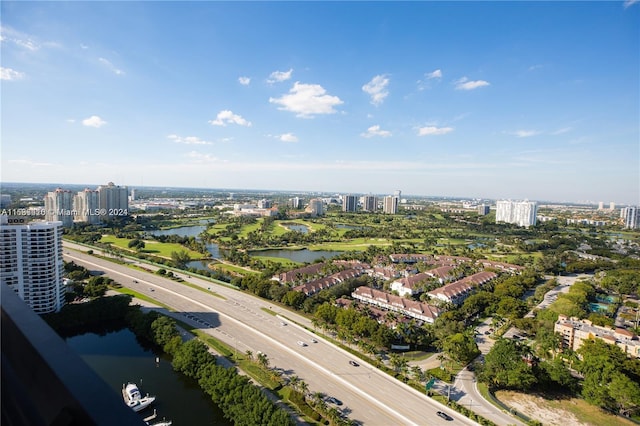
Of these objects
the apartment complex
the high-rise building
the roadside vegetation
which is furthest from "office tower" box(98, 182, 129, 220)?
--*--
* **What is expected**
Reproduce the text of every item above word for word, leaving out the pictures.

* **Solution**
Of these objects
the apartment complex
the high-rise building
the roadside vegetation
which is furthest from "office tower" box(98, 182, 129, 220)?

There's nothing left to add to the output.